[RECORDS SHOWN start]
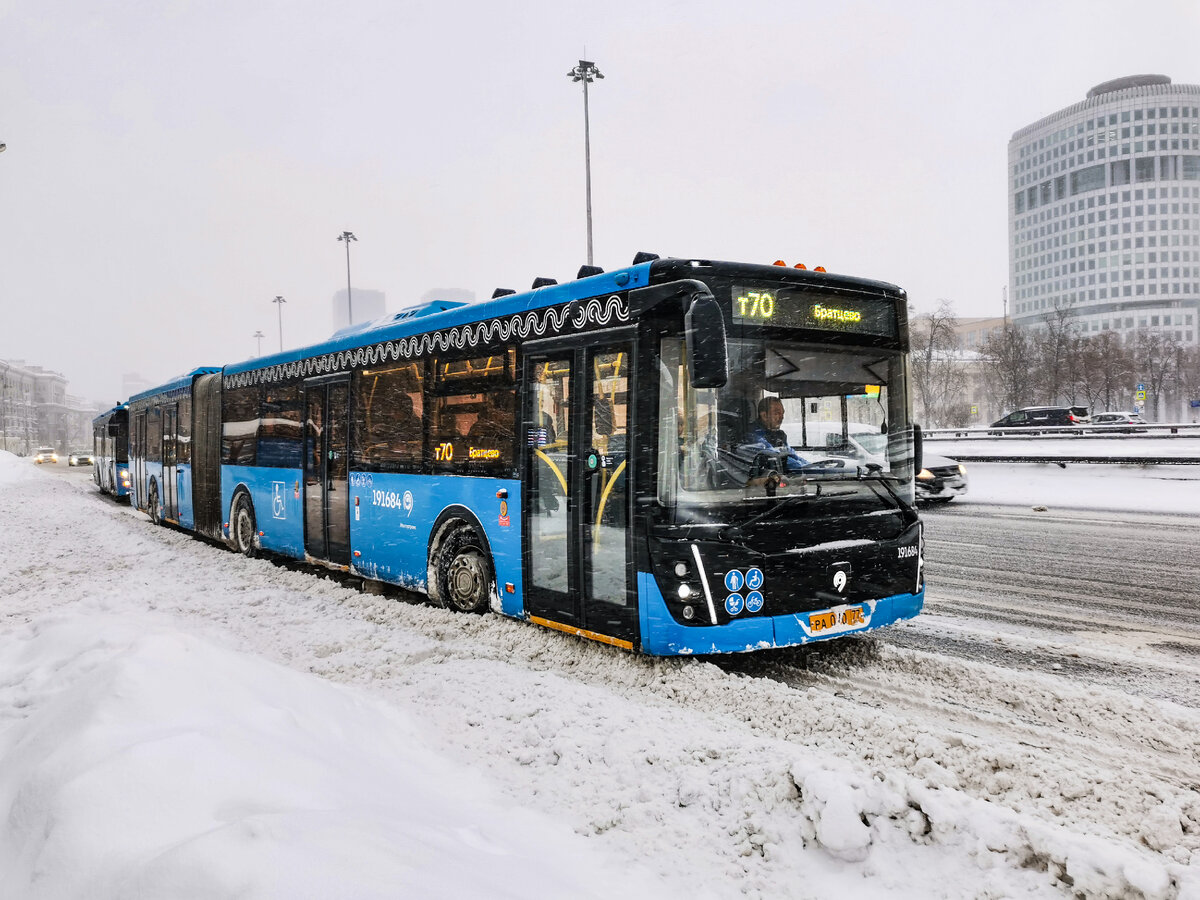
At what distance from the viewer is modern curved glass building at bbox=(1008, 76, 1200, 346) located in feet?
461

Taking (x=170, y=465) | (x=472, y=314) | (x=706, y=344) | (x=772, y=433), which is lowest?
(x=170, y=465)

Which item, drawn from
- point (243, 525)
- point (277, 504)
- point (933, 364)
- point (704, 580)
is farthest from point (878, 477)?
point (933, 364)

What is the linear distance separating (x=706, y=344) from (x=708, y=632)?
[RECORDS SHOWN end]
§ **DIRECTIONS FOR THIS TASK**
Send back exactly the lines from the line with "Taking (x=170, y=465)" through the end of the records.

§ **FINISHED ANSWER**
Taking (x=170, y=465) | (x=472, y=314) | (x=706, y=344) | (x=772, y=433), which is lowest?
(x=170, y=465)

Which item, drawn from
- point (243, 525)
- point (277, 504)
- point (933, 364)
- point (704, 580)
is farthest from point (878, 477)?
point (933, 364)

What is the linear distance separating (x=706, y=344) from (x=708, y=632)?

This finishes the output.